Happiness Means Never Having To Remember You're Sorry

I have been in a bad mood lately. I am generally in a bad mood, but years of living with a degree of disgruntlement have so softened my perception of depression or anger that if it actually occurs to me that I am in a bad mood, the mood must be pretty damn severe. And now I am going to be in an even worse mood, because Science had to go and tell me that I won’t forget a thing.

A new study shows that your memory doesn’t work as well when you’re in a good mood.
“Other studies have found that you have more creativity when you’re in a good mood,” says the study’s lead author, Elizabeth A. Martin, a doctoral candidate at the University of Missouri. “We may have found something that a good mood is bad for.”

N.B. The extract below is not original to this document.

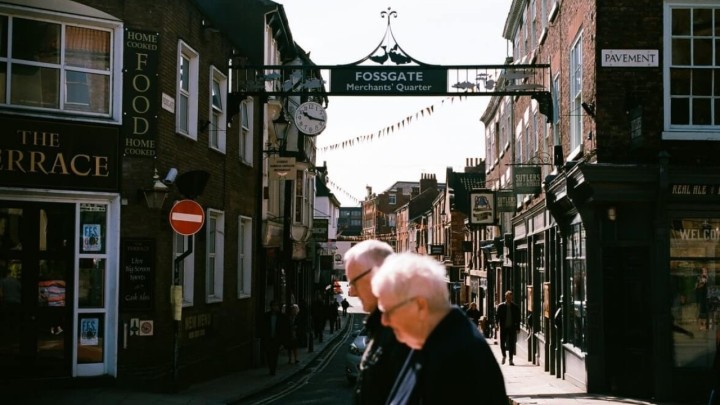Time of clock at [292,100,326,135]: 10:17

Martin’s study, in which volunteers were shown either the stand up comedy of Jerry Seinfeld or a how-to video about flooring — they seem like equally torturous choices — revealed that those who saw the Seinfeld clip, and were thus somehow happier at the end of it, probably because it was over, were much better able to recall a series of numbers than the floor-watchers. But why?

Martin has a theory: “The same thing that makes us more creative at these times — our tendency to focus on many things rather than just one — may be what makes it hard to remember, she says. Put simply, we’re just a bit more scattered when we’re in a good mood.”

GREAT. If there’s something important you want to tell me, today’s probably the day. Although, the way things are going, the whole week looks full of potential. Grr.